We cannot say that the error was harmless. The victim’s testimony was the principal evidence of the crime and, undoubtedly, her cumulation of defendant’s criminal acts seriously prejudiced defendant in the eyes of the jury.
Accordingly, the order of the Appellate Division should be reversed and a new trial ordered.

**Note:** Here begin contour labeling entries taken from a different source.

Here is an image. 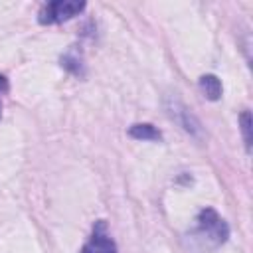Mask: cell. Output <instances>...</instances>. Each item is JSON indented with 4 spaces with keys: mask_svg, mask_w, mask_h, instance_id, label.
<instances>
[{
    "mask_svg": "<svg viewBox=\"0 0 253 253\" xmlns=\"http://www.w3.org/2000/svg\"><path fill=\"white\" fill-rule=\"evenodd\" d=\"M81 253H119L117 251V243L113 241V237L107 231V221L105 219H97L93 225V233L89 237V241L83 245Z\"/></svg>",
    "mask_w": 253,
    "mask_h": 253,
    "instance_id": "4",
    "label": "cell"
},
{
    "mask_svg": "<svg viewBox=\"0 0 253 253\" xmlns=\"http://www.w3.org/2000/svg\"><path fill=\"white\" fill-rule=\"evenodd\" d=\"M239 126H241V134H243V142H245V148L247 152H251V140H253V121H251V113L249 111H243L239 115Z\"/></svg>",
    "mask_w": 253,
    "mask_h": 253,
    "instance_id": "8",
    "label": "cell"
},
{
    "mask_svg": "<svg viewBox=\"0 0 253 253\" xmlns=\"http://www.w3.org/2000/svg\"><path fill=\"white\" fill-rule=\"evenodd\" d=\"M198 229L200 233L211 243V245H221L227 241L229 237V225L225 223V219L211 208H204L198 213Z\"/></svg>",
    "mask_w": 253,
    "mask_h": 253,
    "instance_id": "3",
    "label": "cell"
},
{
    "mask_svg": "<svg viewBox=\"0 0 253 253\" xmlns=\"http://www.w3.org/2000/svg\"><path fill=\"white\" fill-rule=\"evenodd\" d=\"M128 134L136 140H160L162 138V132L150 123H136L128 126Z\"/></svg>",
    "mask_w": 253,
    "mask_h": 253,
    "instance_id": "7",
    "label": "cell"
},
{
    "mask_svg": "<svg viewBox=\"0 0 253 253\" xmlns=\"http://www.w3.org/2000/svg\"><path fill=\"white\" fill-rule=\"evenodd\" d=\"M85 10V2L83 0H53L42 6L40 14H38V22L43 26H51V24H61L67 22L75 16H79Z\"/></svg>",
    "mask_w": 253,
    "mask_h": 253,
    "instance_id": "1",
    "label": "cell"
},
{
    "mask_svg": "<svg viewBox=\"0 0 253 253\" xmlns=\"http://www.w3.org/2000/svg\"><path fill=\"white\" fill-rule=\"evenodd\" d=\"M0 91H8V81L4 75H0Z\"/></svg>",
    "mask_w": 253,
    "mask_h": 253,
    "instance_id": "9",
    "label": "cell"
},
{
    "mask_svg": "<svg viewBox=\"0 0 253 253\" xmlns=\"http://www.w3.org/2000/svg\"><path fill=\"white\" fill-rule=\"evenodd\" d=\"M164 109H166L168 117H170L178 126H182L190 136H194V138H202V136H204V126H202L200 119L182 103L180 97L168 95V97L164 99Z\"/></svg>",
    "mask_w": 253,
    "mask_h": 253,
    "instance_id": "2",
    "label": "cell"
},
{
    "mask_svg": "<svg viewBox=\"0 0 253 253\" xmlns=\"http://www.w3.org/2000/svg\"><path fill=\"white\" fill-rule=\"evenodd\" d=\"M61 65L73 73V75H83L85 73V67H83V57H81V51L77 45H71L63 55H61Z\"/></svg>",
    "mask_w": 253,
    "mask_h": 253,
    "instance_id": "5",
    "label": "cell"
},
{
    "mask_svg": "<svg viewBox=\"0 0 253 253\" xmlns=\"http://www.w3.org/2000/svg\"><path fill=\"white\" fill-rule=\"evenodd\" d=\"M200 89H202V93H204L210 101H217V99L221 97V91H223L219 77L213 75V73H206V75L200 77Z\"/></svg>",
    "mask_w": 253,
    "mask_h": 253,
    "instance_id": "6",
    "label": "cell"
}]
</instances>
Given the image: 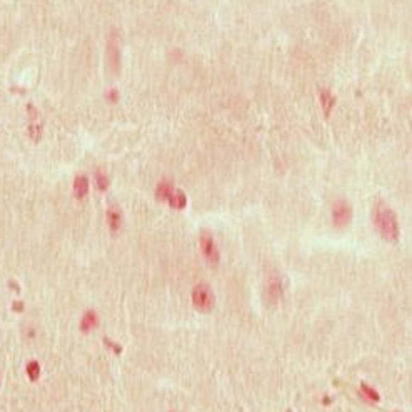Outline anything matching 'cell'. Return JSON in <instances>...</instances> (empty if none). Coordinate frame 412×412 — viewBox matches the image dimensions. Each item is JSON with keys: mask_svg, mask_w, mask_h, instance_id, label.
Listing matches in <instances>:
<instances>
[{"mask_svg": "<svg viewBox=\"0 0 412 412\" xmlns=\"http://www.w3.org/2000/svg\"><path fill=\"white\" fill-rule=\"evenodd\" d=\"M192 305L199 312H210L216 305V295H214L212 287L204 282L197 284L192 289Z\"/></svg>", "mask_w": 412, "mask_h": 412, "instance_id": "2", "label": "cell"}, {"mask_svg": "<svg viewBox=\"0 0 412 412\" xmlns=\"http://www.w3.org/2000/svg\"><path fill=\"white\" fill-rule=\"evenodd\" d=\"M267 295L272 302H277L282 295V284L277 277H271L267 284Z\"/></svg>", "mask_w": 412, "mask_h": 412, "instance_id": "9", "label": "cell"}, {"mask_svg": "<svg viewBox=\"0 0 412 412\" xmlns=\"http://www.w3.org/2000/svg\"><path fill=\"white\" fill-rule=\"evenodd\" d=\"M109 63H111L114 72H118V68H120V47H118L116 34H112L111 40H109Z\"/></svg>", "mask_w": 412, "mask_h": 412, "instance_id": "5", "label": "cell"}, {"mask_svg": "<svg viewBox=\"0 0 412 412\" xmlns=\"http://www.w3.org/2000/svg\"><path fill=\"white\" fill-rule=\"evenodd\" d=\"M107 224H109V229H111L114 234L120 231V227H122V212H120V209L116 207V205H112V207L107 209Z\"/></svg>", "mask_w": 412, "mask_h": 412, "instance_id": "6", "label": "cell"}, {"mask_svg": "<svg viewBox=\"0 0 412 412\" xmlns=\"http://www.w3.org/2000/svg\"><path fill=\"white\" fill-rule=\"evenodd\" d=\"M174 190H176V187H174L172 182L164 180V182H160V184L157 185V190H155V195H157V199L164 200V202H167V199H169V197H171V194H172Z\"/></svg>", "mask_w": 412, "mask_h": 412, "instance_id": "10", "label": "cell"}, {"mask_svg": "<svg viewBox=\"0 0 412 412\" xmlns=\"http://www.w3.org/2000/svg\"><path fill=\"white\" fill-rule=\"evenodd\" d=\"M199 242H200V250H202L205 260H207L209 264H217L219 259H221V254H219V249H217L212 234H210L209 231H202L200 232Z\"/></svg>", "mask_w": 412, "mask_h": 412, "instance_id": "3", "label": "cell"}, {"mask_svg": "<svg viewBox=\"0 0 412 412\" xmlns=\"http://www.w3.org/2000/svg\"><path fill=\"white\" fill-rule=\"evenodd\" d=\"M95 185H97V189L100 192H105L109 189V185H111V178L107 177V174L105 172L99 171L97 174H95Z\"/></svg>", "mask_w": 412, "mask_h": 412, "instance_id": "12", "label": "cell"}, {"mask_svg": "<svg viewBox=\"0 0 412 412\" xmlns=\"http://www.w3.org/2000/svg\"><path fill=\"white\" fill-rule=\"evenodd\" d=\"M13 309H22V304H13Z\"/></svg>", "mask_w": 412, "mask_h": 412, "instance_id": "16", "label": "cell"}, {"mask_svg": "<svg viewBox=\"0 0 412 412\" xmlns=\"http://www.w3.org/2000/svg\"><path fill=\"white\" fill-rule=\"evenodd\" d=\"M362 389H364L365 392H367V397H370V399H372V401H379V396H377V392H374L372 389H369L367 386H365V384H364V386H362Z\"/></svg>", "mask_w": 412, "mask_h": 412, "instance_id": "15", "label": "cell"}, {"mask_svg": "<svg viewBox=\"0 0 412 412\" xmlns=\"http://www.w3.org/2000/svg\"><path fill=\"white\" fill-rule=\"evenodd\" d=\"M0 384H2V372H0Z\"/></svg>", "mask_w": 412, "mask_h": 412, "instance_id": "17", "label": "cell"}, {"mask_svg": "<svg viewBox=\"0 0 412 412\" xmlns=\"http://www.w3.org/2000/svg\"><path fill=\"white\" fill-rule=\"evenodd\" d=\"M352 219V207L347 200H336L332 205V222L336 227H346Z\"/></svg>", "mask_w": 412, "mask_h": 412, "instance_id": "4", "label": "cell"}, {"mask_svg": "<svg viewBox=\"0 0 412 412\" xmlns=\"http://www.w3.org/2000/svg\"><path fill=\"white\" fill-rule=\"evenodd\" d=\"M27 375H29L30 381H37L40 377V364L37 360H30V362L27 364Z\"/></svg>", "mask_w": 412, "mask_h": 412, "instance_id": "13", "label": "cell"}, {"mask_svg": "<svg viewBox=\"0 0 412 412\" xmlns=\"http://www.w3.org/2000/svg\"><path fill=\"white\" fill-rule=\"evenodd\" d=\"M334 102H336V99L332 97V94L329 92V90H322V104H324V109L329 112L332 109Z\"/></svg>", "mask_w": 412, "mask_h": 412, "instance_id": "14", "label": "cell"}, {"mask_svg": "<svg viewBox=\"0 0 412 412\" xmlns=\"http://www.w3.org/2000/svg\"><path fill=\"white\" fill-rule=\"evenodd\" d=\"M87 194H89V178L80 174L74 178V195L77 199H84Z\"/></svg>", "mask_w": 412, "mask_h": 412, "instance_id": "8", "label": "cell"}, {"mask_svg": "<svg viewBox=\"0 0 412 412\" xmlns=\"http://www.w3.org/2000/svg\"><path fill=\"white\" fill-rule=\"evenodd\" d=\"M372 221L377 232L381 234L382 239L387 242H397L399 240V222H397L396 212L384 202L379 200L372 209Z\"/></svg>", "mask_w": 412, "mask_h": 412, "instance_id": "1", "label": "cell"}, {"mask_svg": "<svg viewBox=\"0 0 412 412\" xmlns=\"http://www.w3.org/2000/svg\"><path fill=\"white\" fill-rule=\"evenodd\" d=\"M99 326V315L95 310H87L80 319V331L82 332H90L92 329Z\"/></svg>", "mask_w": 412, "mask_h": 412, "instance_id": "7", "label": "cell"}, {"mask_svg": "<svg viewBox=\"0 0 412 412\" xmlns=\"http://www.w3.org/2000/svg\"><path fill=\"white\" fill-rule=\"evenodd\" d=\"M167 202H169V205H172L174 209H184L187 205V197H185L184 192L176 189L171 194V197L167 199Z\"/></svg>", "mask_w": 412, "mask_h": 412, "instance_id": "11", "label": "cell"}]
</instances>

Chief Judge Wachtler and Judges Kaye, Titone, Hancock, Jr., and Bellacosa concur; Judge Alexander taking no part.
Order reversed, etc.
Penal Law former § 255.25 provided: "A person is guilty of incest when he marries or engages in sexual intercourse with a person whom he knows to be related to him, either legitimately or illegitimately, as an ancestor, descendant, brother or sister of either the whole or the half blood, uncle, aunt, nephew or niece.”